## [Exercise input]

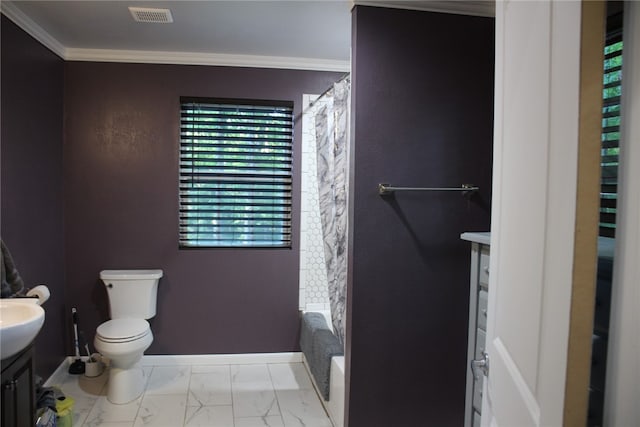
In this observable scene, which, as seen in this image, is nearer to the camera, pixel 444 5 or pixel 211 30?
pixel 444 5

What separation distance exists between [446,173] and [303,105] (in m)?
1.55

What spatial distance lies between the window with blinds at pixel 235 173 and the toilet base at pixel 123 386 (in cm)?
100

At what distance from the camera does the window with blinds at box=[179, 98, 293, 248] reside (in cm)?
347

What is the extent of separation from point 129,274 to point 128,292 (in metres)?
0.13

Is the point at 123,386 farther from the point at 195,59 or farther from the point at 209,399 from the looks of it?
the point at 195,59

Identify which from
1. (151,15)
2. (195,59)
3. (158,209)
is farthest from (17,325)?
(195,59)

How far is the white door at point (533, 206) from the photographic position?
67 centimetres

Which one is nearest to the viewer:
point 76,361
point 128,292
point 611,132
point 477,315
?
point 611,132

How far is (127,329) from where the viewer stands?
2918 millimetres

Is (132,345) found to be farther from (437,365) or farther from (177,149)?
(437,365)

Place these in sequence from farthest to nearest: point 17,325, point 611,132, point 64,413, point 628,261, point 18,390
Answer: point 64,413
point 18,390
point 17,325
point 611,132
point 628,261

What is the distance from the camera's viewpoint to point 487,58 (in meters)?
2.35

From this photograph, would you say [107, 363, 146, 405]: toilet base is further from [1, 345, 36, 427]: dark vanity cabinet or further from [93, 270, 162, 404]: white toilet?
[1, 345, 36, 427]: dark vanity cabinet

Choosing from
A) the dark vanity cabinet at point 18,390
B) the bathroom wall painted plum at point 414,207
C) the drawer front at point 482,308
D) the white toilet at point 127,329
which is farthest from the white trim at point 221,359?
the drawer front at point 482,308
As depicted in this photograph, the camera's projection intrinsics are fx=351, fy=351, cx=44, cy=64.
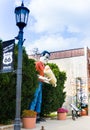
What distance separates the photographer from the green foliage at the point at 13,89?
1227 centimetres

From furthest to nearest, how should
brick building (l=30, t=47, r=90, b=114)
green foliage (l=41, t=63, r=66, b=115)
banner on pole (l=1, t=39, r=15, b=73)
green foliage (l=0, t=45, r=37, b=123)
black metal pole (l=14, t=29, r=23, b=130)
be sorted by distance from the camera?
brick building (l=30, t=47, r=90, b=114)
green foliage (l=41, t=63, r=66, b=115)
green foliage (l=0, t=45, r=37, b=123)
banner on pole (l=1, t=39, r=15, b=73)
black metal pole (l=14, t=29, r=23, b=130)

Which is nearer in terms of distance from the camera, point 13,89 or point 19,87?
point 19,87

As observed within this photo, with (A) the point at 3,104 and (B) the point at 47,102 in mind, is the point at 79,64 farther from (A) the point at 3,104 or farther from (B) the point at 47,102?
(A) the point at 3,104

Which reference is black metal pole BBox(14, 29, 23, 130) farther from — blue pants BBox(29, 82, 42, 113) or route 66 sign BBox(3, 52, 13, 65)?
blue pants BBox(29, 82, 42, 113)

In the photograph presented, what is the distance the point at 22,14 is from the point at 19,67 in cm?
128

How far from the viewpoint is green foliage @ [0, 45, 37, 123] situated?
12271mm

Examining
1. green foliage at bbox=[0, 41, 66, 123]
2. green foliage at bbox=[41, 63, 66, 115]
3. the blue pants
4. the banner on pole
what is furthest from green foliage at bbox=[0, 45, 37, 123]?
the banner on pole

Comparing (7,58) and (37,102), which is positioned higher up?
(7,58)

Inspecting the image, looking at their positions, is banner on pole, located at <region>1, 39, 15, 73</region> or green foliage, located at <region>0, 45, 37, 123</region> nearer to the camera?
banner on pole, located at <region>1, 39, 15, 73</region>

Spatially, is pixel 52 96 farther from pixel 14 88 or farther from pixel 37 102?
pixel 14 88

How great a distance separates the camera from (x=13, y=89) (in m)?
12.6

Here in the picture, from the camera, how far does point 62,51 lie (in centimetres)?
2994

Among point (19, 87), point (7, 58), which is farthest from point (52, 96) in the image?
point (19, 87)

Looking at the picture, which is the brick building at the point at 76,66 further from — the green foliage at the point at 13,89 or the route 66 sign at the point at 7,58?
the route 66 sign at the point at 7,58
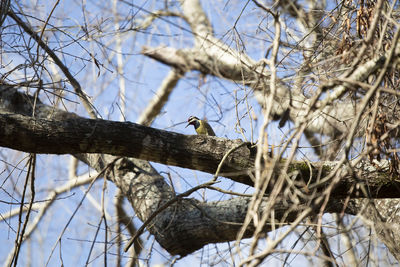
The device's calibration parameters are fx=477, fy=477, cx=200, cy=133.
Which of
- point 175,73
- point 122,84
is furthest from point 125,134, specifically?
point 175,73

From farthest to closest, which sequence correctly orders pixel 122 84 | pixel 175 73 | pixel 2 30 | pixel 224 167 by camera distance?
pixel 175 73 → pixel 122 84 → pixel 2 30 → pixel 224 167

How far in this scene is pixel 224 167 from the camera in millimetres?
3154

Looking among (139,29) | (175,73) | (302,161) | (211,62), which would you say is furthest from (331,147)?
(175,73)

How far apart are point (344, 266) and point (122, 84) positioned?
3237mm

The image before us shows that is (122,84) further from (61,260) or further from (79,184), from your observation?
(61,260)

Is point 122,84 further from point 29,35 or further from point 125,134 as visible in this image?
point 125,134

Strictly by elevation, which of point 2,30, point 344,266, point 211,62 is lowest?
point 344,266

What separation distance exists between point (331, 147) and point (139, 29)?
6.57 feet

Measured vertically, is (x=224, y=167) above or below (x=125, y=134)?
below

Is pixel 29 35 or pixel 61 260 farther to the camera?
pixel 29 35

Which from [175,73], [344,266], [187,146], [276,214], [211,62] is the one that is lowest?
[344,266]

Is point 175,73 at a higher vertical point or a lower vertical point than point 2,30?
higher

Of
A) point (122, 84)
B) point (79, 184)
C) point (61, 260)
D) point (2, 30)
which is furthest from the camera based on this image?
point (79, 184)

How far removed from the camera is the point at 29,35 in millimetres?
3809
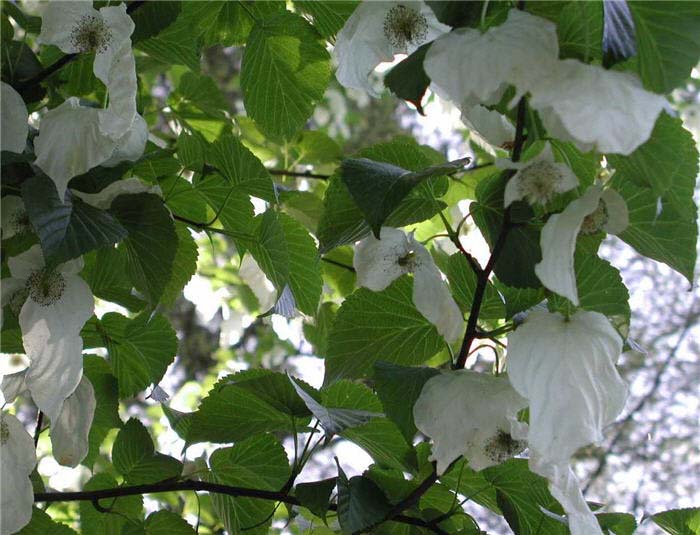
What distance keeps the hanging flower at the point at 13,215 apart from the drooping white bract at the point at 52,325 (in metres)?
0.02

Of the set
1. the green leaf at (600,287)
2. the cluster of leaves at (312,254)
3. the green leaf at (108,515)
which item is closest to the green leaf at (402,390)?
the cluster of leaves at (312,254)

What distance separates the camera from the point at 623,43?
0.48 metres

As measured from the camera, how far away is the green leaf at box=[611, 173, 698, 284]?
0.59 meters

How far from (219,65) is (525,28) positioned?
3.96m

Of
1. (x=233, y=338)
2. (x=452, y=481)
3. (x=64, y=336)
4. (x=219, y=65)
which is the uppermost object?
(x=64, y=336)

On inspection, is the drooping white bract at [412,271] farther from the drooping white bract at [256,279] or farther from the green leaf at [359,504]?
the drooping white bract at [256,279]

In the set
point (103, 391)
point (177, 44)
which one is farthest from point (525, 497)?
point (177, 44)

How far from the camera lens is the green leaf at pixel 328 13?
2.65 ft

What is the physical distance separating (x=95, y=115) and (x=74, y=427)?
9.3 inches

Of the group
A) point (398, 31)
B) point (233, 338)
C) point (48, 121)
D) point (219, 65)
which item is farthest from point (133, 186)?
point (219, 65)

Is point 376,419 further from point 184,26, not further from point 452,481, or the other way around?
point 184,26

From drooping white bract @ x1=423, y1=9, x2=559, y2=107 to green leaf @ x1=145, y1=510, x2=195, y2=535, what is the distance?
1.58 ft

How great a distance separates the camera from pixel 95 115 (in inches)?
24.2

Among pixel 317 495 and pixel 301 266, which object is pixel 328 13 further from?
pixel 317 495
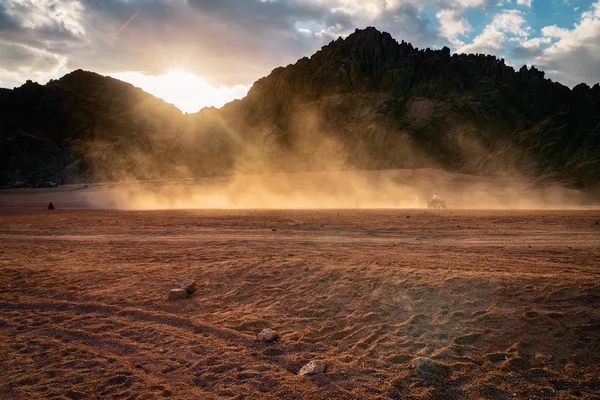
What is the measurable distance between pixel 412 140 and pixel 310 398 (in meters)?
69.6

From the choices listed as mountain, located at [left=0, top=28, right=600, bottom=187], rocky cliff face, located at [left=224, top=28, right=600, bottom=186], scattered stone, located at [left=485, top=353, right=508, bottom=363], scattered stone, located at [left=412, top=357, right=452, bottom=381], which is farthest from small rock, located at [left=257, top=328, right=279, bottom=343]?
rocky cliff face, located at [left=224, top=28, right=600, bottom=186]

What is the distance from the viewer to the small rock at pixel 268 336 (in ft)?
21.3

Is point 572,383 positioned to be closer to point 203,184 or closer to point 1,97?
point 203,184

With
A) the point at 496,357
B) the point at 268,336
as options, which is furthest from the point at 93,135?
the point at 496,357

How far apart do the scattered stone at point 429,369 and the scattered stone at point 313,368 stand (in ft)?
4.52

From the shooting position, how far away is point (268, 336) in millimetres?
6508

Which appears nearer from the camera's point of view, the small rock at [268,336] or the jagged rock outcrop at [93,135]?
the small rock at [268,336]

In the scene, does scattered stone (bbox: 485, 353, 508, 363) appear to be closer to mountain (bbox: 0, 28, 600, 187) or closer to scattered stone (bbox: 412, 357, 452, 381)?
scattered stone (bbox: 412, 357, 452, 381)

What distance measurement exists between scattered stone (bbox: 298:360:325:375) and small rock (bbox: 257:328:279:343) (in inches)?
40.2

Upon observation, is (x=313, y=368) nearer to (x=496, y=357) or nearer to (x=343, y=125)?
(x=496, y=357)

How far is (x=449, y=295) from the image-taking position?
7.61 m

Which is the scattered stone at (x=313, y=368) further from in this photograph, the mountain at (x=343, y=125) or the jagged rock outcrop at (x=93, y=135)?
the jagged rock outcrop at (x=93, y=135)

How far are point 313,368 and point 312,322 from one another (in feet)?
5.37

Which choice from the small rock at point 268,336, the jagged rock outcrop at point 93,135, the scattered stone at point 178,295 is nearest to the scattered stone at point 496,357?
the small rock at point 268,336
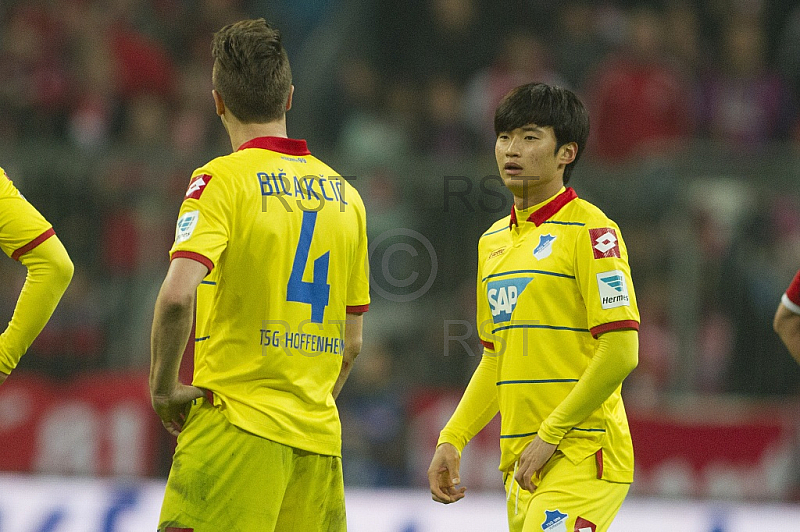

## [What this task involves]
Please update the lines from the start of the records through the line containing "1227 centimetres", replacing "white toilet" with "porcelain toilet" and changing nothing else. Give back only those lines, without the pictures.

## [In response]
In this observable scene, which, as seen in this image, is nearer to the camera, pixel 444 5 or pixel 211 30?
pixel 444 5

What separation distance exists between [446,173] and [303,105] (in m)?
1.55

What spatial distance lies between the window with blinds at pixel 235 173 and the toilet base at pixel 123 386 (in cm)?
100

At what distance from the camera does the window with blinds at box=[179, 98, 293, 248] reside (in cm)?
347

What is the extent of separation from point 129,274 to point 128,292 (in metres)?
0.13

Is the point at 123,386 farther from the point at 195,59 or farther from the point at 209,399 from the looks of it?
the point at 195,59

Identify which from
1. (151,15)
2. (195,59)
3. (158,209)
is farthest from (17,325)?
(195,59)

How far is the white door at point (533, 206) from the photographic position?
67 centimetres

Which one is nearest to the viewer:
point 76,361
point 128,292
point 611,132
point 477,315
?
point 611,132

How far is (127,329) from where the viewer stands?
2918 millimetres

Is (132,345) found to be farther from (437,365) or farther from (177,149)?
(437,365)

Place these in sequence from farthest to nearest: point 17,325, point 611,132, point 64,413, point 628,261, point 18,390
Answer: point 64,413
point 18,390
point 17,325
point 611,132
point 628,261

What is the distance from the camera's viewpoint to point 487,58 (in meters)?
2.35

From this photograph, would you say [107, 363, 146, 405]: toilet base is further from [1, 345, 36, 427]: dark vanity cabinet or further from [93, 270, 162, 404]: porcelain toilet?
[1, 345, 36, 427]: dark vanity cabinet

Choosing from
A) the dark vanity cabinet at point 18,390
B) the bathroom wall painted plum at point 414,207
C) the drawer front at point 482,308
D) the porcelain toilet at point 127,329
which is farthest from the white trim at point 221,359?
the drawer front at point 482,308
As depicted in this photograph, the camera's projection intrinsics are fx=351, fy=351, cx=44, cy=64.
What distance separates the photographer from the green foliage at the point at 13,89?
1227 centimetres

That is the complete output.